*** Opening of ENTRIES SHOWN ***

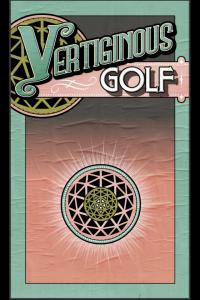 Download Vertiginous Golf Full Version – SKIDROW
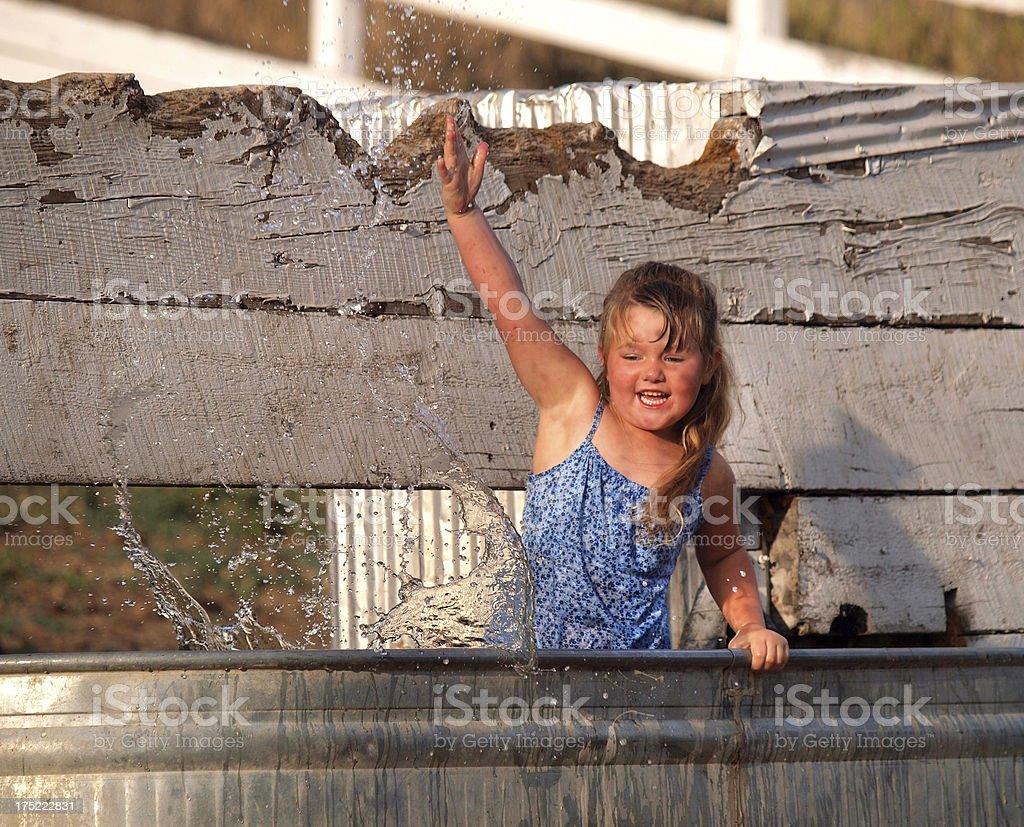 Water Trough Splash royalty-free stock photo
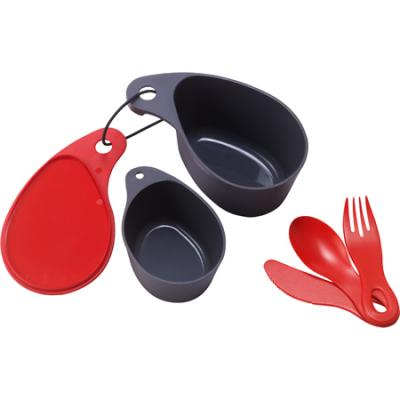 Primus Field Cup Set-red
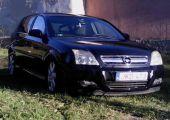 Opel Signum - pittaba2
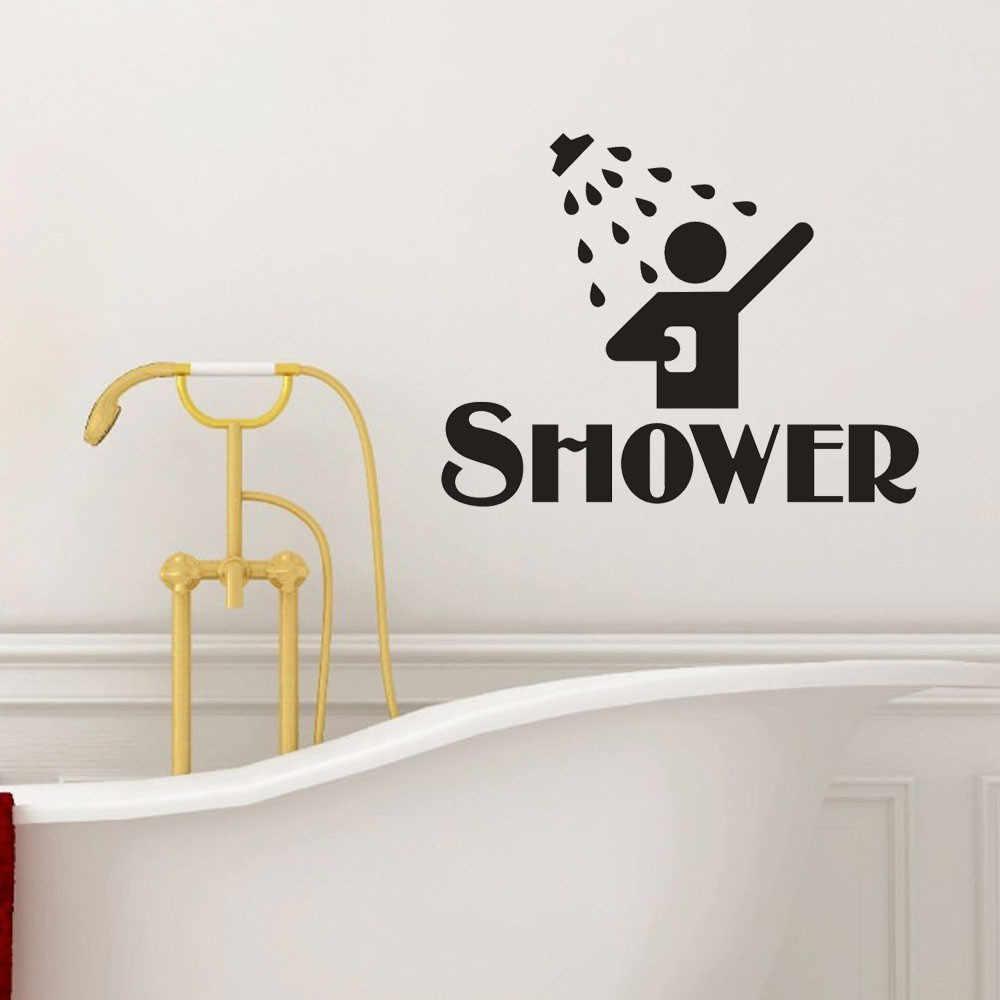 무료 배송 빈티지 벽 스티커 샤워 욕실 장식 화장실 문 비닐 데칼 전송 빈티지 장식 따옴표 벽 예술 뜨거운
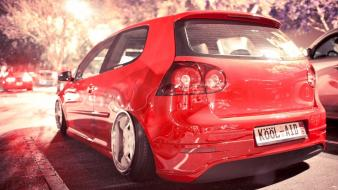 Red cars tuning wolksvagen wallpaper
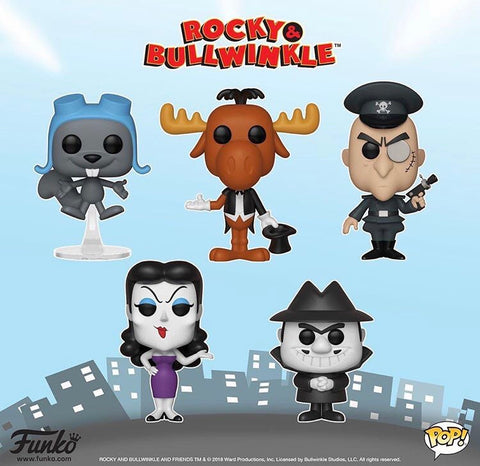 Rocky and Bullwinkle Funko Pops
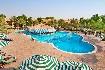 Hotel Smartline Bin Majid Beach Resort (fotografie 4)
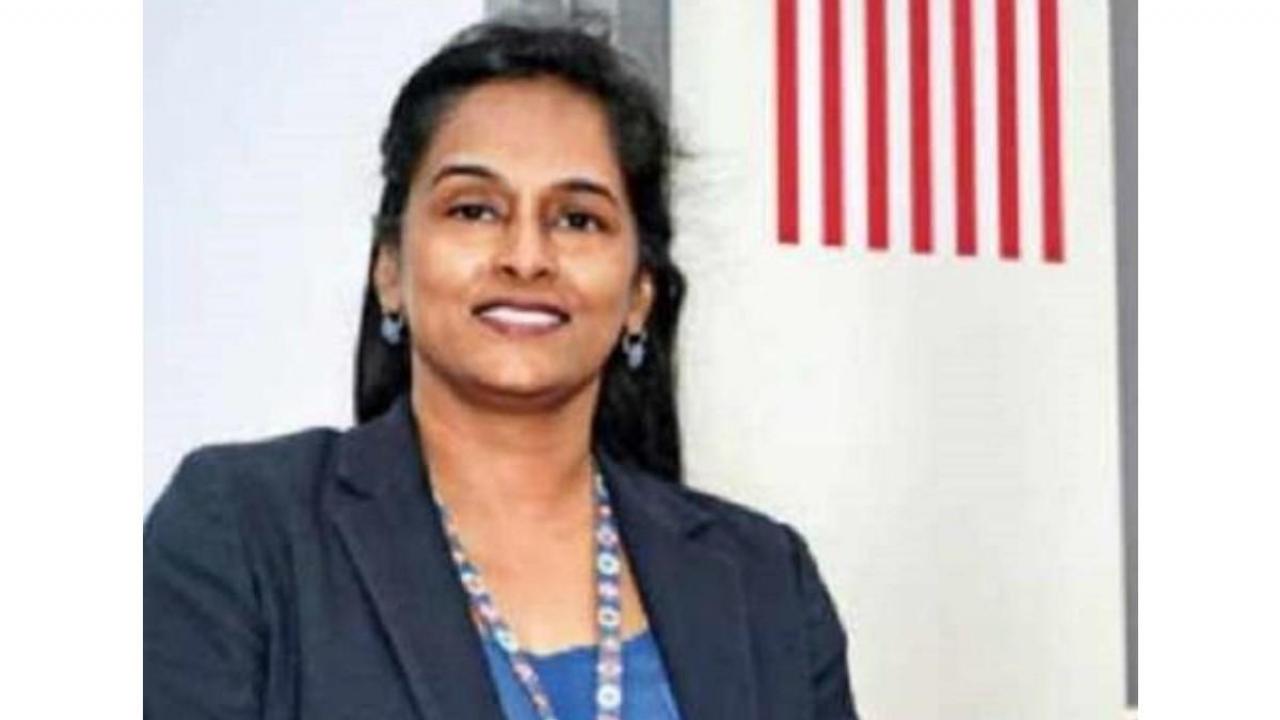 Indian-Born Engineer Subashini Iyer is the Backbone Of NASA's project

*** Close of ENTRIES SHOWN ***

WORK TO COMPLETE -> Before copying the data, remove the pictures. Then repeat the rest exactly.

COMPLETED EXERCISE ->
 Download Vertiginous Golf Full Version – SKIDROW
 Water Trough Splash royalty-free stock photo
 Primus Field Cup Set-red
 Opel Signum - pittaba2
 무료 배송 빈티지 벽 스티커 샤워 욕실 장식 화장실 문 비닐 데칼 전송 빈티지 장식 따옴표 벽 예술 뜨거운
 Red cars tuning wolksvagen wallpaper
 Rocky and Bullwinkle Funko Pops
 Hotel Smartline Bin Majid Beach Resort (fotografie 4)
 Indian-Born Engineer Subashini Iyer is the Backbone Of NASA's project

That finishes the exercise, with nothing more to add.